Beim Abriss mehrerer Studentenwohnheime in Örebro in den Jahren 2019-2020 fielen 13.000 Tonnen Betonabfälle an. Normalerweise kämen diese auf eine Mülldeponie, weil sie Chrom-6 enthalten, eine gesundheitsschädliche Substanz. ÖrebroBostäder, ÖBO, beschäftigte sich mit der Frage, ob man Betonreste wiederverwenden könne. Denn die Menge der zu deponierenden Materialien würde im Laufe der Jahre noch zunehmen

Beim Abriss von Studentenwohnheiten in Örebro entstanden 13.000 t Betonreste. Bild: Örebro Bostäder

Beton enthält Chrom-6, eine Substanz, die beim Umgang gesundheitsschädlich ist. Materialanalysen in einer Laborumgebung haben gezeigt, dass zu viel von der Substanz auslaugt, als dass der Beton als Baumaterial beim Bau neuer Häuser wiederverwendet werden könnte.

„Die Wiederverwendung von Beton hat viele Vorteile. Die ÖBO würde viel Geld sparen, weil sie das Material nicht zur Mülldeponie liefern und kein neues Material kaufen müsste. Außerdem vermeiden wir die Umweltbelastung durch den Transport und den Abbau von neuem Material‟, erklärt Lisa Jensen, Umweltkoordinatorin bei ÖBO.

Bessere Ergebnis im Feld als im Labor

ÖBO wollte herausfinden, wie die Auslaugung vor Ort im Feld, abseits der Laborumgebung abläuft. In der Realität ist der Beton in größeren Mengen vorhanden, und man ging davon aus, dass der Boden vor Ort in der Lage ist, Chrom-6 in Chrom-3 umzuwandeln, das für Mensch und Umwelt unschädlich ist. Gemeinsam mit Structor und Remedy, einer Forschungsgruppe der Universität Örebro, startete ÖBO ein einzigartiges Forschungsprojekt.

Im Herbst 2021 standen die Forschungsergebnisse fest. Sie zeigten, dass beim Auslaugen des Betons auf Moränenboden nicht so viel ausgelaugt wird wie in der Laborumgebung und dass die Moräne die Fähigkeit hat, das schädliche Chrom-6 in das unschädliche Chrom-3 umzuwandeln.

„Das ist bahnbrechend, denn unsere Studien zeigen ein völlig anderes Ergebnis als die Labortests. Anhand dieser Ergebnisse können wir sehen, dass Beton kein zukünftiges Umweltproblem sein muss, das wir uns selbst einbrocken, und dass wir Beton in Zukunft wiederverwenden können‟, sagt Lisa Jensen.

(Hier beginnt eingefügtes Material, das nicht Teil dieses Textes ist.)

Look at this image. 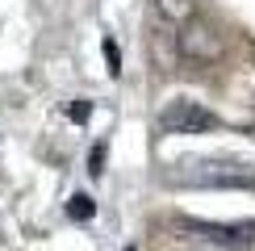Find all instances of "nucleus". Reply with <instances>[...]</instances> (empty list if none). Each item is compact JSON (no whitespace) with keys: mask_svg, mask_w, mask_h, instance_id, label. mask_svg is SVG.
<instances>
[{"mask_svg":"<svg viewBox=\"0 0 255 251\" xmlns=\"http://www.w3.org/2000/svg\"><path fill=\"white\" fill-rule=\"evenodd\" d=\"M163 180L172 188H255V163L193 155V159L172 163Z\"/></svg>","mask_w":255,"mask_h":251,"instance_id":"f257e3e1","label":"nucleus"},{"mask_svg":"<svg viewBox=\"0 0 255 251\" xmlns=\"http://www.w3.org/2000/svg\"><path fill=\"white\" fill-rule=\"evenodd\" d=\"M159 126H163V134H214L222 122L197 101H172L159 113Z\"/></svg>","mask_w":255,"mask_h":251,"instance_id":"7ed1b4c3","label":"nucleus"},{"mask_svg":"<svg viewBox=\"0 0 255 251\" xmlns=\"http://www.w3.org/2000/svg\"><path fill=\"white\" fill-rule=\"evenodd\" d=\"M92 214H97V201H92L88 193H76V197L67 201V218H76V222H88Z\"/></svg>","mask_w":255,"mask_h":251,"instance_id":"39448f33","label":"nucleus"},{"mask_svg":"<svg viewBox=\"0 0 255 251\" xmlns=\"http://www.w3.org/2000/svg\"><path fill=\"white\" fill-rule=\"evenodd\" d=\"M92 167H88V172L92 176H101V163H105V146H92V159H88Z\"/></svg>","mask_w":255,"mask_h":251,"instance_id":"6e6552de","label":"nucleus"},{"mask_svg":"<svg viewBox=\"0 0 255 251\" xmlns=\"http://www.w3.org/2000/svg\"><path fill=\"white\" fill-rule=\"evenodd\" d=\"M155 8H159V17H167L176 29H184L188 21H197V4L193 0H155Z\"/></svg>","mask_w":255,"mask_h":251,"instance_id":"20e7f679","label":"nucleus"},{"mask_svg":"<svg viewBox=\"0 0 255 251\" xmlns=\"http://www.w3.org/2000/svg\"><path fill=\"white\" fill-rule=\"evenodd\" d=\"M180 230H184V239H201V243L222 247V251H247V247H255V218H247V222H205V218H180Z\"/></svg>","mask_w":255,"mask_h":251,"instance_id":"f03ea898","label":"nucleus"},{"mask_svg":"<svg viewBox=\"0 0 255 251\" xmlns=\"http://www.w3.org/2000/svg\"><path fill=\"white\" fill-rule=\"evenodd\" d=\"M101 50H105V63H109V76H122V50H118V42L105 38Z\"/></svg>","mask_w":255,"mask_h":251,"instance_id":"423d86ee","label":"nucleus"},{"mask_svg":"<svg viewBox=\"0 0 255 251\" xmlns=\"http://www.w3.org/2000/svg\"><path fill=\"white\" fill-rule=\"evenodd\" d=\"M67 118H71V122H88V101H76V105L67 109Z\"/></svg>","mask_w":255,"mask_h":251,"instance_id":"0eeeda50","label":"nucleus"}]
</instances>
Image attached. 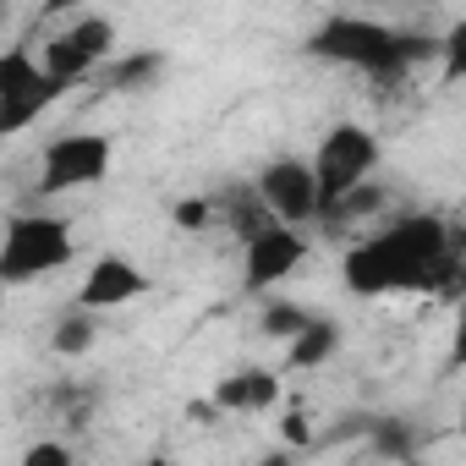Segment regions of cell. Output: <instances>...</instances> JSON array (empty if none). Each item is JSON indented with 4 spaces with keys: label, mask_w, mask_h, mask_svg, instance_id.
I'll use <instances>...</instances> for the list:
<instances>
[{
    "label": "cell",
    "mask_w": 466,
    "mask_h": 466,
    "mask_svg": "<svg viewBox=\"0 0 466 466\" xmlns=\"http://www.w3.org/2000/svg\"><path fill=\"white\" fill-rule=\"evenodd\" d=\"M450 269V219L439 214H400L379 237L346 248L340 280L357 297H390V291H422L439 297Z\"/></svg>",
    "instance_id": "1"
},
{
    "label": "cell",
    "mask_w": 466,
    "mask_h": 466,
    "mask_svg": "<svg viewBox=\"0 0 466 466\" xmlns=\"http://www.w3.org/2000/svg\"><path fill=\"white\" fill-rule=\"evenodd\" d=\"M308 56L390 83V77H406V72L439 61V39H433V34H417V28H390V23H379V17L335 12V17H324V23L308 34Z\"/></svg>",
    "instance_id": "2"
},
{
    "label": "cell",
    "mask_w": 466,
    "mask_h": 466,
    "mask_svg": "<svg viewBox=\"0 0 466 466\" xmlns=\"http://www.w3.org/2000/svg\"><path fill=\"white\" fill-rule=\"evenodd\" d=\"M72 258H77V242H72V225L61 214L17 208L6 219V242H0V280H6V286L45 280V275L66 269Z\"/></svg>",
    "instance_id": "3"
},
{
    "label": "cell",
    "mask_w": 466,
    "mask_h": 466,
    "mask_svg": "<svg viewBox=\"0 0 466 466\" xmlns=\"http://www.w3.org/2000/svg\"><path fill=\"white\" fill-rule=\"evenodd\" d=\"M379 159H384V148H379V137H373L362 121H340V127H329V132L319 137V148H313L319 187H324V208L340 203L351 187H362V181L379 170ZM319 219H324V214H319Z\"/></svg>",
    "instance_id": "4"
},
{
    "label": "cell",
    "mask_w": 466,
    "mask_h": 466,
    "mask_svg": "<svg viewBox=\"0 0 466 466\" xmlns=\"http://www.w3.org/2000/svg\"><path fill=\"white\" fill-rule=\"evenodd\" d=\"M61 94H66V88L45 72V61H39L34 50L17 45V50L0 56V132H6V137L28 132Z\"/></svg>",
    "instance_id": "5"
},
{
    "label": "cell",
    "mask_w": 466,
    "mask_h": 466,
    "mask_svg": "<svg viewBox=\"0 0 466 466\" xmlns=\"http://www.w3.org/2000/svg\"><path fill=\"white\" fill-rule=\"evenodd\" d=\"M110 50H116V23L110 17H99V12H83V17H72L61 34H50L45 39V72L72 94L88 72H99L105 61H110Z\"/></svg>",
    "instance_id": "6"
},
{
    "label": "cell",
    "mask_w": 466,
    "mask_h": 466,
    "mask_svg": "<svg viewBox=\"0 0 466 466\" xmlns=\"http://www.w3.org/2000/svg\"><path fill=\"white\" fill-rule=\"evenodd\" d=\"M110 159H116V143L105 132H66V137H56L45 148V165H39V198H61V192L105 181Z\"/></svg>",
    "instance_id": "7"
},
{
    "label": "cell",
    "mask_w": 466,
    "mask_h": 466,
    "mask_svg": "<svg viewBox=\"0 0 466 466\" xmlns=\"http://www.w3.org/2000/svg\"><path fill=\"white\" fill-rule=\"evenodd\" d=\"M253 181H258L264 203L275 208V219H286V225H313V219L324 214L319 165H313V159H302V154H275Z\"/></svg>",
    "instance_id": "8"
},
{
    "label": "cell",
    "mask_w": 466,
    "mask_h": 466,
    "mask_svg": "<svg viewBox=\"0 0 466 466\" xmlns=\"http://www.w3.org/2000/svg\"><path fill=\"white\" fill-rule=\"evenodd\" d=\"M302 258H308L302 225L275 219V225L258 230V237L242 242V286H248L253 297H264V291H275L280 280H291V275L302 269Z\"/></svg>",
    "instance_id": "9"
},
{
    "label": "cell",
    "mask_w": 466,
    "mask_h": 466,
    "mask_svg": "<svg viewBox=\"0 0 466 466\" xmlns=\"http://www.w3.org/2000/svg\"><path fill=\"white\" fill-rule=\"evenodd\" d=\"M148 286H154V280H148L143 264H132V258H121V253H99V258L88 264L83 286H77V302L110 313V308H121V302H137Z\"/></svg>",
    "instance_id": "10"
},
{
    "label": "cell",
    "mask_w": 466,
    "mask_h": 466,
    "mask_svg": "<svg viewBox=\"0 0 466 466\" xmlns=\"http://www.w3.org/2000/svg\"><path fill=\"white\" fill-rule=\"evenodd\" d=\"M280 400V379L269 368H237L230 379L214 384V406L219 411H264Z\"/></svg>",
    "instance_id": "11"
},
{
    "label": "cell",
    "mask_w": 466,
    "mask_h": 466,
    "mask_svg": "<svg viewBox=\"0 0 466 466\" xmlns=\"http://www.w3.org/2000/svg\"><path fill=\"white\" fill-rule=\"evenodd\" d=\"M214 208H219V219L237 230V237L248 242V237H258L264 225H275V208L264 203V192H258V181H237V187H225L219 198H214Z\"/></svg>",
    "instance_id": "12"
},
{
    "label": "cell",
    "mask_w": 466,
    "mask_h": 466,
    "mask_svg": "<svg viewBox=\"0 0 466 466\" xmlns=\"http://www.w3.org/2000/svg\"><path fill=\"white\" fill-rule=\"evenodd\" d=\"M335 351H340V324H335L329 313H313V324H308L297 340H286V368H291V373H313V368H324Z\"/></svg>",
    "instance_id": "13"
},
{
    "label": "cell",
    "mask_w": 466,
    "mask_h": 466,
    "mask_svg": "<svg viewBox=\"0 0 466 466\" xmlns=\"http://www.w3.org/2000/svg\"><path fill=\"white\" fill-rule=\"evenodd\" d=\"M165 50H132V56H121V61H110V72H105V88H116V94H137V88H154L159 77H165Z\"/></svg>",
    "instance_id": "14"
},
{
    "label": "cell",
    "mask_w": 466,
    "mask_h": 466,
    "mask_svg": "<svg viewBox=\"0 0 466 466\" xmlns=\"http://www.w3.org/2000/svg\"><path fill=\"white\" fill-rule=\"evenodd\" d=\"M50 346H56V357H88V351L99 346V308H83V302H77L72 313H61Z\"/></svg>",
    "instance_id": "15"
},
{
    "label": "cell",
    "mask_w": 466,
    "mask_h": 466,
    "mask_svg": "<svg viewBox=\"0 0 466 466\" xmlns=\"http://www.w3.org/2000/svg\"><path fill=\"white\" fill-rule=\"evenodd\" d=\"M308 324H313V308L286 302V297H269V302H264V319H258V329H264L269 340H297Z\"/></svg>",
    "instance_id": "16"
},
{
    "label": "cell",
    "mask_w": 466,
    "mask_h": 466,
    "mask_svg": "<svg viewBox=\"0 0 466 466\" xmlns=\"http://www.w3.org/2000/svg\"><path fill=\"white\" fill-rule=\"evenodd\" d=\"M368 439H373L379 455H395V461H411V455H417V433H411L400 417H373V422H368Z\"/></svg>",
    "instance_id": "17"
},
{
    "label": "cell",
    "mask_w": 466,
    "mask_h": 466,
    "mask_svg": "<svg viewBox=\"0 0 466 466\" xmlns=\"http://www.w3.org/2000/svg\"><path fill=\"white\" fill-rule=\"evenodd\" d=\"M439 66H444V83H466V17L444 28V39H439Z\"/></svg>",
    "instance_id": "18"
},
{
    "label": "cell",
    "mask_w": 466,
    "mask_h": 466,
    "mask_svg": "<svg viewBox=\"0 0 466 466\" xmlns=\"http://www.w3.org/2000/svg\"><path fill=\"white\" fill-rule=\"evenodd\" d=\"M170 214H176V225H181V230H203L208 219H219L214 198H181V203H176Z\"/></svg>",
    "instance_id": "19"
},
{
    "label": "cell",
    "mask_w": 466,
    "mask_h": 466,
    "mask_svg": "<svg viewBox=\"0 0 466 466\" xmlns=\"http://www.w3.org/2000/svg\"><path fill=\"white\" fill-rule=\"evenodd\" d=\"M450 373H466V297L455 302V335H450Z\"/></svg>",
    "instance_id": "20"
},
{
    "label": "cell",
    "mask_w": 466,
    "mask_h": 466,
    "mask_svg": "<svg viewBox=\"0 0 466 466\" xmlns=\"http://www.w3.org/2000/svg\"><path fill=\"white\" fill-rule=\"evenodd\" d=\"M66 461H72V450H66V444H56V439L34 444V450L23 455V466H66Z\"/></svg>",
    "instance_id": "21"
},
{
    "label": "cell",
    "mask_w": 466,
    "mask_h": 466,
    "mask_svg": "<svg viewBox=\"0 0 466 466\" xmlns=\"http://www.w3.org/2000/svg\"><path fill=\"white\" fill-rule=\"evenodd\" d=\"M286 439H291V444H308V417H302V411L286 417Z\"/></svg>",
    "instance_id": "22"
},
{
    "label": "cell",
    "mask_w": 466,
    "mask_h": 466,
    "mask_svg": "<svg viewBox=\"0 0 466 466\" xmlns=\"http://www.w3.org/2000/svg\"><path fill=\"white\" fill-rule=\"evenodd\" d=\"M461 439H466V411H461Z\"/></svg>",
    "instance_id": "23"
}]
</instances>
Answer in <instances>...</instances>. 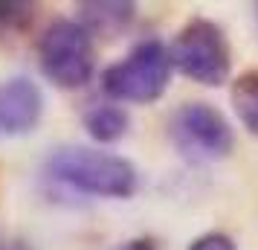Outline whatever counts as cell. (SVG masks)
<instances>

Mit diesem Ansatz könnte man bei zukünftigen Abrissprojekte das Betonmaterial beim Neubau wiederverwenden. Öbo wolle außerdem andere Wohnungsunternehmen als auch die Aufsichtsbehörden für das Thema sensibilisieren.

Vor dem Sommer erhielt die ÖBO vom Umweltamt die Genehmigung, den Altbeton aus dem Abriss der Studentenwohnheime zu verwenden. Das Material lässt sich nun bei zukünftigen Neubauten als Trag- und Verstärkungsschicht unter Häusern, Straßen und Parkplätzen einsetzen.

„Früher haben wir Beton völlig unbedacht verwendet. Das war, bevor man entdeckt hat, dass er Chrom-6 enthält. Deshalb freuen wir uns, dass wir zeigen können, dass Beton sicher verwendet werden kann. Wir und die Umweltbehörde sind sehr zuversichtlich, dass die Wiederverwendung zunehmen wird‟, so Jensen.